→ Problem requirements
Copy out nothing but the line containing "United States, site maine-difw-moose-vol2_Southy3, 2023-07-16" and the lines that follow it to the end of the entries, exactly as they stand.

::: Data records

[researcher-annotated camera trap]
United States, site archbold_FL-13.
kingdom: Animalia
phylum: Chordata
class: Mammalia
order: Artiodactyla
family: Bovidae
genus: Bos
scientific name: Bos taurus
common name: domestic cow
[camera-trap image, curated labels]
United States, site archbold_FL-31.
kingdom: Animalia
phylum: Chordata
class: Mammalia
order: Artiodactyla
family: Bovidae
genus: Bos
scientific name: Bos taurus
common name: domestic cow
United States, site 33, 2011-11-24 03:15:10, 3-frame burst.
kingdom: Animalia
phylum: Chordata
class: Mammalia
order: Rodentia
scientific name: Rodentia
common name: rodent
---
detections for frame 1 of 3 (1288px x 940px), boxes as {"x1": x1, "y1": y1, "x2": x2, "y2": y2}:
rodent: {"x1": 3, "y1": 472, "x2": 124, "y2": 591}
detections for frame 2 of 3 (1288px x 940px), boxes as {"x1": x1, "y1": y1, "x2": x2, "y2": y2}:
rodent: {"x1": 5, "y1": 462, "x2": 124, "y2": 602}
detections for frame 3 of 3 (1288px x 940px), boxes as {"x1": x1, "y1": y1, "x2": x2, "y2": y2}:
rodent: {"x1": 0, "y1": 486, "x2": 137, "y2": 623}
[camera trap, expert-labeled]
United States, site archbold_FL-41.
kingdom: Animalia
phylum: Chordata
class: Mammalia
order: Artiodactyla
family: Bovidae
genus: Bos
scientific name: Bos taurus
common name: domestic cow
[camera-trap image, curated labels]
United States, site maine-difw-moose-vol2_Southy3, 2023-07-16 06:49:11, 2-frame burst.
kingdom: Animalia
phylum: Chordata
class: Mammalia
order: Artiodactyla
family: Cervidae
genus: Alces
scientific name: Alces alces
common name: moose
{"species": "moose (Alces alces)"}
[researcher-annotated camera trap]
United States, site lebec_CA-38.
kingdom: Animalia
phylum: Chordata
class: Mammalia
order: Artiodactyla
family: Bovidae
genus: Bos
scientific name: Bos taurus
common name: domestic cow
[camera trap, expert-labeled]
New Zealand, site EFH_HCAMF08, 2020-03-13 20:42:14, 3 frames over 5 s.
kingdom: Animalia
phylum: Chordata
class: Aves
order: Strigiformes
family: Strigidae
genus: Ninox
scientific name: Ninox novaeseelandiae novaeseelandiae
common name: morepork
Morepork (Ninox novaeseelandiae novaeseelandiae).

::::::

→ Written reply
United States, site maine-difw-moose-vol2_Southy3, 2023-07-16 06:49:11, 2-frame burst.
kingdom: Animalia
phylum: Chordata
class: Mammalia
order: Artiodactyla
family: Cervidae
genus: Alces
scientific name: Alces alces
common name: moose
{"species": "moose (Alces alces)"}
[researcher-annotated camera trap]
United States, site lebec_CA-38.
kingdom: Animalia
phylum: Chordata
class: Mammalia
order: Artiodactyla
family: Bovidae
genus: Bos
scientific name: Bos taurus
common name: domestic cow
[camera trap, expert-labeled]
New Zealand, site EFH_HCAMF08, 2020-03-13 20:42:14, 3 frames over 5 s.
kingdom: Animalia
phylum: Chordata
class: Aves
order: Strigiformes
family: Strigidae
genus: Ninox
scientific name: Ninox novaeseelandiae novaeseelandiae
common name: morepork
Morepork (Ninox novaeseelandiae novaeseelandiae).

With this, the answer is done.